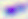 Toxoplasma gondii is shown. Micrograph. 400x magnification.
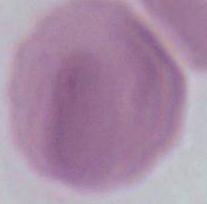
magnification = 1000x
modality = photomicrograph
identification = red blood cell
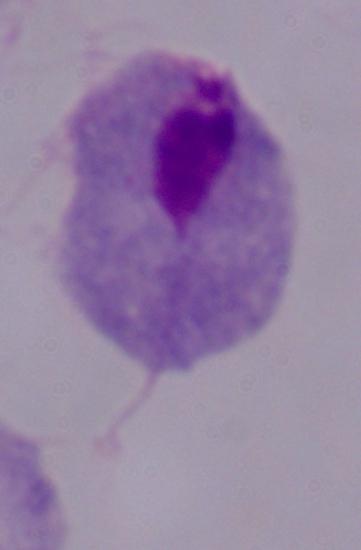
Summary:
  - Magnification: 1000x
  - Modality: micrograph
  - Identification: trichomonad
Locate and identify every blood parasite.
========
**TASK:**
With the images removed, reproduce all the material above word for word.

**ANSWER BOX:**
 Toxoplasma gondii is shown. Micrograph. 400x magnification.
magnification = 1000x
modality = photomicrograph
identification = red blood cell
Summary:
  - Magnification: 1000x
  - Modality: micrograph
  - Identification: trichomonad
Locate and identify every blood parasite.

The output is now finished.